Сколько реформ в сфере энергетики приняли в 2015 году, согласно отрывку о реформах энергетического сектора Украины?

* **Приведённый отрывок**
·····

Дмитрий Науменко, аналитик ОО «Украинский центр европейской политики», регулярно оценивает прогресс реформ в сфере энергетики в Украине в рамках проекта Индекс реформ. За четыре года существования Индекса было принято 58 прогрессивных законов и постановлений, направленных на реформирование энергетического сектора Украины. 2015 год был наиболее продуктивным: 32 реформы было принято с целью трансформации сферы энергетики. В последующие годы происходил спад активности.
Предыдущее интервью с руководящим партнером Baker Tilly Украина Александром Почкуном читайте по ссылке.
В конце 2019 года истекает десятилетнее соглашение между Россией и Украиной о транзитной поставке российского газа в страны Евросоюза. Есть ли шанс, что удастся найти общий язык с Газпромом по этому вопросу?
На этот процесс влияет очень много факторов – от геополитики до реформы отечественного газового рынка. Сейчас ситуация выглядит так, что вряд ли у нас выйдет подписать долгосрочный контракт – вероятнее всего, это будут краткосрочные опции. Окончательного варианта сейчас не знает никто, в мае будет (ред. — интервью готовили в апреле) очередной раунд переговоров. В феврале эти переговоры закончились ничем: предложения европейской комиссии неизвестны, поскольку непубличны, Газпром просто хочет продлить нынешнюю контрактную модель, а украинская сторона исходит из того, что контракт будем подписывать уже после разделения НАК Нафтогаз.

·····

* **Представленные данные**
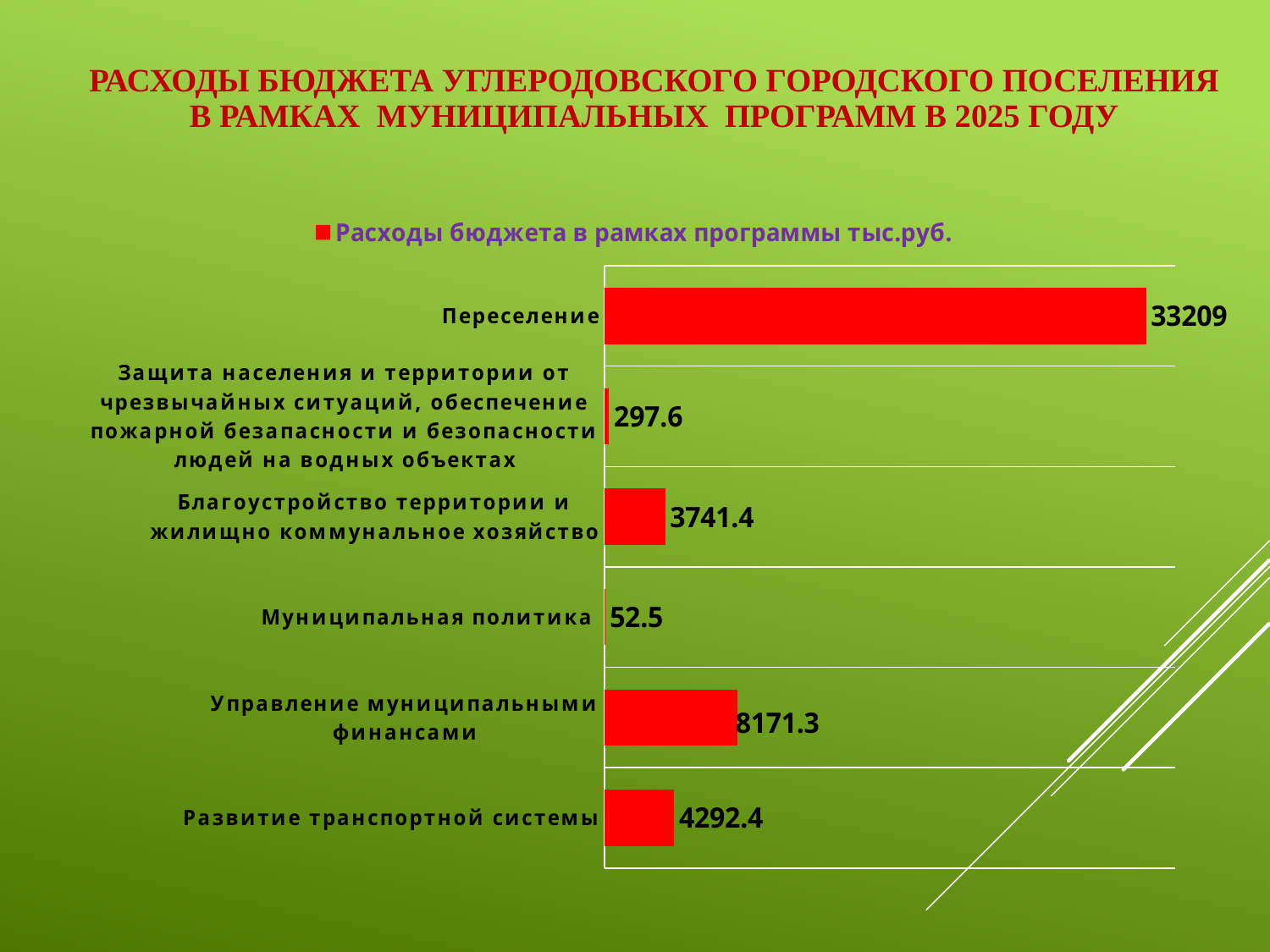
What is the value for Переселение? 33209 What is the difference between Управление муниципальными финансами and Развитие транспортной системы? 3878.9 What is the difference between Развитие транспортной системы and Благоустройство территории и жилищно коммунальное хозяйство? 551 What is the value for Муниципальная политика? 52.5 Which is larger: Благоустройство территории и жилищно коммунальное хозяйство or Развитие транспортной системы? Развитие транспортной системы How many categories are shown in the chart? 6 What is the value for Управление муниципальными финансами? 8171.3 What is the value for Развитие транспортной системы? 4292.4 Which category has the highest value? Переселение What kind of chart is shown on the slide? Bar chart Which category has the lowest value? Муниципальная политика What is the legend entry of the chart? Расходы бюджета в рамках программы тыс.руб.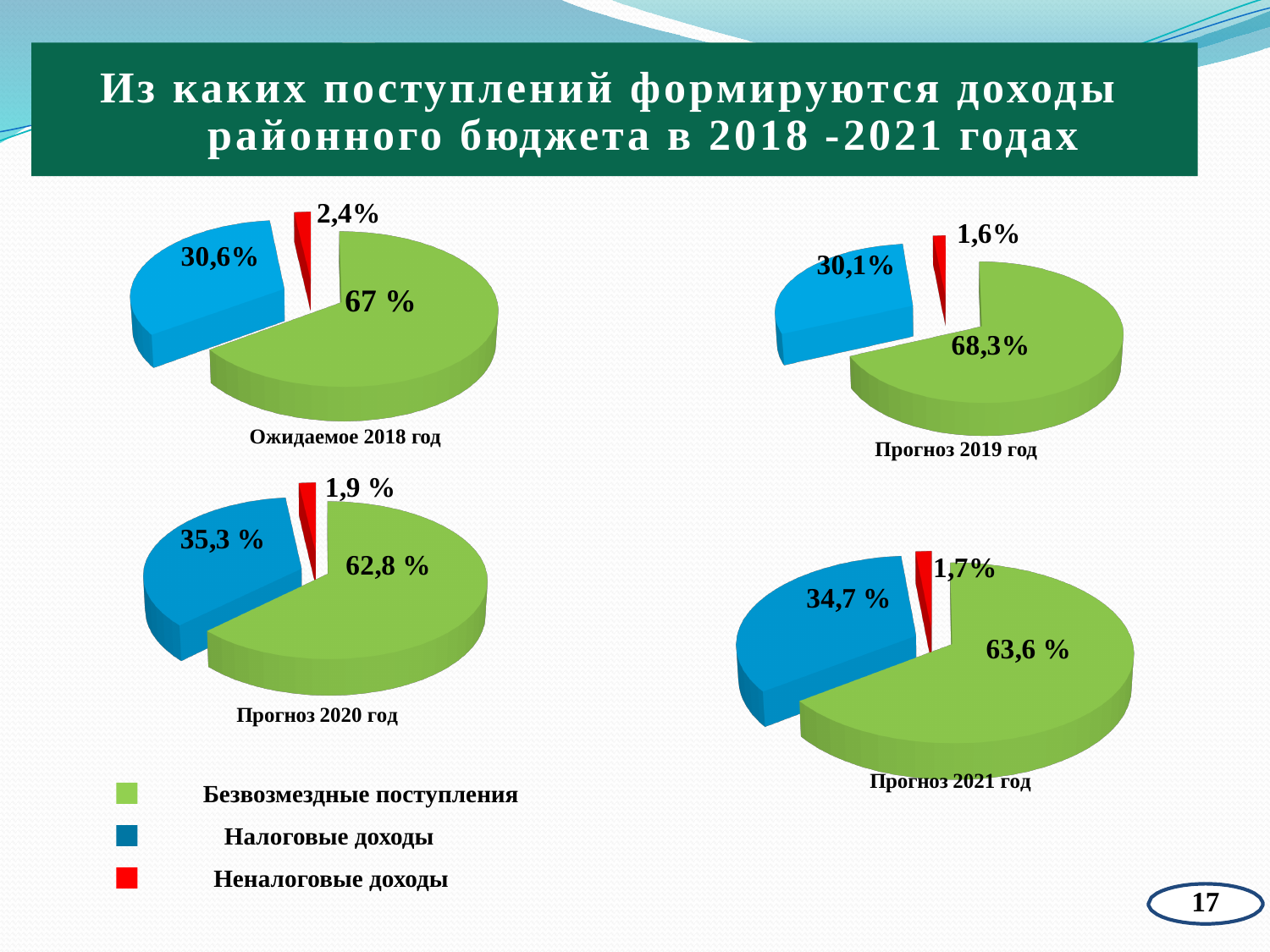
How many slices does the chart titled 'Прогноз 2019 год' have? 3 In the chart titled 'Прогноз 2020 год', what is the difference between the shares of Безвозмездные поступления and Налоговые доходы? 27,5 % In the chart titled 'Прогноз 2019 год', what share is shown for Налоговые доходы (blue slice)? 30,1% How many pie charts are shown on the slide? 4 In the chart titled 'Прогноз 2021 год', what share is shown for Безвозмездные поступления (green slice)? 63,6 % In the chart titled 'Прогноз 2021 год', which category has the largest slice? Безвозмездные поступления In the chart titled 'Ожидаемое 2018 год', what share is shown for Безвозмездные поступления (green slice)? 67 % What type of chart is used for 'Ожидаемое 2018 год'? Pie chart Which is larger: the share of Налоговые доходы in 'Прогноз 2020 год' or in 'Прогноз 2021 год'? Прогноз 2020 год In the chart titled 'Ожидаемое 2018 год', which category has the smallest slice? Неналоговые доходы In the chart titled 'Прогноз 2020 год', what share is shown for Неналоговые доходы (red slice)? 1,9 % According to the legend, which category is shown in red? Неналоговые доходы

·····

* **Решение**
В 2015 году приняли 32 реформы.